Das war nicht immer so einfach. Früher hieß die erste Wahl bei der Vitaminaufnahme Lebertran. Zwei Begriffe, die schon für sich genommen übel klingen. Einerseits versetzten die darin enthaltenen gigantischen Mengen an Vitamin A und D, an Omega-3-Fettsäuren, Jod und Phosphor Ärzte und Eltern in Verzückung. Doch die blassgelb schimmernde Vitaminbombe hatte einen Inhaltsstoff, der den Konsumenten die Begeisterung im Halse stecken blieben ließ: Leber. Fischleber, um genau zu sein. Sie sorgte dafür, dass die Einnahme per Esslöffel jedes Mal eine Sinfonie des Ekels auf den Sinnesorganen anstimmte: Ein widerlicher Gestank, der erst aufhörte, wenn man das Zeug geschluckt hatte, nur um dann einen ebenso schlimmen Geschmack im Mund zu haben, der sich als öliger Film im Rachen festsetzte. Schluck.

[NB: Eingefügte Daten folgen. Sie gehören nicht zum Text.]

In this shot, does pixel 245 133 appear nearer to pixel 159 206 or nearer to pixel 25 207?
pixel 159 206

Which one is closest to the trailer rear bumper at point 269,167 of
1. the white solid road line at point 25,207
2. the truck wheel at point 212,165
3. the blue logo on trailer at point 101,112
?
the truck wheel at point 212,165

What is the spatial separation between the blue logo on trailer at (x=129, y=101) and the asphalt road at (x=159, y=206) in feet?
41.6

Bazooka: Heute regiert am Kiosk die Vernunft, die Kaugummiregale werden dominiert von zucker-, und spaßbefreiten Zahnpflegekaugummis. Früher konnte man für zehn Pfennig mit den Bazooka-Joey-Gums den Alptraum eines jeden Zahnarztes kaufen. War das pinke Brikett ausgepackt und der beigelegte Comic-Strip gelesen, gab es nach den ersten Kaubewegungen eine regelrechte Geschmacksexplosion im Mund.
Es war der erste Drogenrausch: Erst wurde das Teil in einer steil ansteigenden Kurve immer größer und immer süßer, bis es dann leider ziemlich schnell nach gar nichts mehr schmeckte. Kaum klang der Zuckerrausch ab, kramten wir in unseren Hosentaschen schon wieder nach dem nächsten Groschen.

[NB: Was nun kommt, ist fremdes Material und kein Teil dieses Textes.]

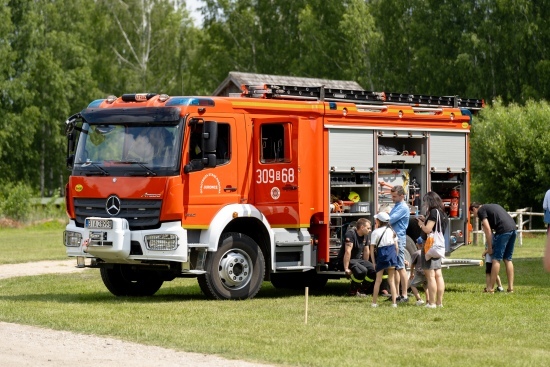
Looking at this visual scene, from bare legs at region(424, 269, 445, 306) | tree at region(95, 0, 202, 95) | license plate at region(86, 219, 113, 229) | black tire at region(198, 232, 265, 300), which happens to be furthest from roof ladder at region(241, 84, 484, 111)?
tree at region(95, 0, 202, 95)

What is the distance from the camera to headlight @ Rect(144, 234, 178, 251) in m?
17.0

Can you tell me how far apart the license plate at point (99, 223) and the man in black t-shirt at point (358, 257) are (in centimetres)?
369

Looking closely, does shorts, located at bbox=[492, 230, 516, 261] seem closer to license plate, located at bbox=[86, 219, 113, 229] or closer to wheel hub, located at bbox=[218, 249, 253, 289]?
wheel hub, located at bbox=[218, 249, 253, 289]

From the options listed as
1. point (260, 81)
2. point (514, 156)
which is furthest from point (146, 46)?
point (514, 156)

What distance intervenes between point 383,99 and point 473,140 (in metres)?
24.0

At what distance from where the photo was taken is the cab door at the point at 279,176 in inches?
715

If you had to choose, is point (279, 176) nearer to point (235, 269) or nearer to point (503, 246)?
point (235, 269)

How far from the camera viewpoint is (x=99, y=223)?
17.3m

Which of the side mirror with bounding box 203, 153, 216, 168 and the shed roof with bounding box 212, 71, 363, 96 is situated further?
the shed roof with bounding box 212, 71, 363, 96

Bandsalat: Manchmal kündigte sich das Grauen an. Mit einem Leiern. Oder einem Geräusch, als würden die Musiker langsam in einen grauenvollen Höllenschlund hinabgezogen. Manchmal gab es aber auch gar keine Vorwarnung, man klappte einfach das Kassettendeck auf oder drückte die Eject-Taste des Autoradios, zog die Kassette raus und merkte viel zu spät, dass sich mehrere Meter Band noch im Gerät befanden und nicht in der Kassette.

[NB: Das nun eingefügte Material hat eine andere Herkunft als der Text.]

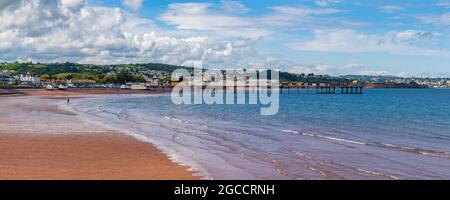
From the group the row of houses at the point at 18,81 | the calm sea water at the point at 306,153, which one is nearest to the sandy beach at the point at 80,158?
the calm sea water at the point at 306,153

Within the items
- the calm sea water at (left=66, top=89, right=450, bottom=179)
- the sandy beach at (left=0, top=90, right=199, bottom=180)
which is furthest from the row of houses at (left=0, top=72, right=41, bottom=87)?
the sandy beach at (left=0, top=90, right=199, bottom=180)

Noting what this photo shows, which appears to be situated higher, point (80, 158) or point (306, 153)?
point (80, 158)

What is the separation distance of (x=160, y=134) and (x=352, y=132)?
12525 mm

Dann war Fingerspitzengefühl gefragt. Nur wer geduldig war, konnte das Band aus den Fängen des Abspielmechanismus befreien (was natürlich bei Tapedecks viel einfacher ging als bei Autoradios, bei denen Bandsalat oft den Exitus für das Tape bedeutete) und nur wer noch geduldiger war, schaffte es, das Wirrwar so wieder aufzurollen, dass sich das Band nicht verdrehte oder verknickte. Im schlimmsten Fall, dem Bänderriss, musste mit Tesafilm geflickt werden, wobei das meist gleich den nächsten Bandsalat nach sich zog. Toll war beim Bandsalat wirklich nur eins: das Gefühl nach einer gelungenen Rettungsaktion. Dann entlud sich die ganze Entspannung in einem Schwall von Glückshormonen - auch wenn danach für immer eine Angst blieb: Was, wenn das noch mal passiert?
Knibbelbilder: Was für ein genialer Marketing-Schachzug - und dann auch noch so griffig formuliert! 1982 bedruckte Coca Cola die Dichtungsgummis seiner Flaschendeckel von innen, nannte das ganze "Knibbelbild" und schon hing die deutsche Jugend noch mehr an der Limonadenflasche als eh schon. Es galt das Gesetz der Serie: sich möglichst alle Bilder einer Edition wie zum Beispiel "Meilensteine der Verkehrsgeschichte" oder "Pop Star Gallery" zu ersüffeln und dann auf ein Sammelposter aufzukleben. Schnell wurden die Knibbelbilder zur begehrtesten Hehlerware auf dem Schulhof, vor den Getränkemärkten rotteten sich die Kinder zusammen, um übriggebliebene Bilder aus dem Leergut anderer Leute herauszuknibbeln.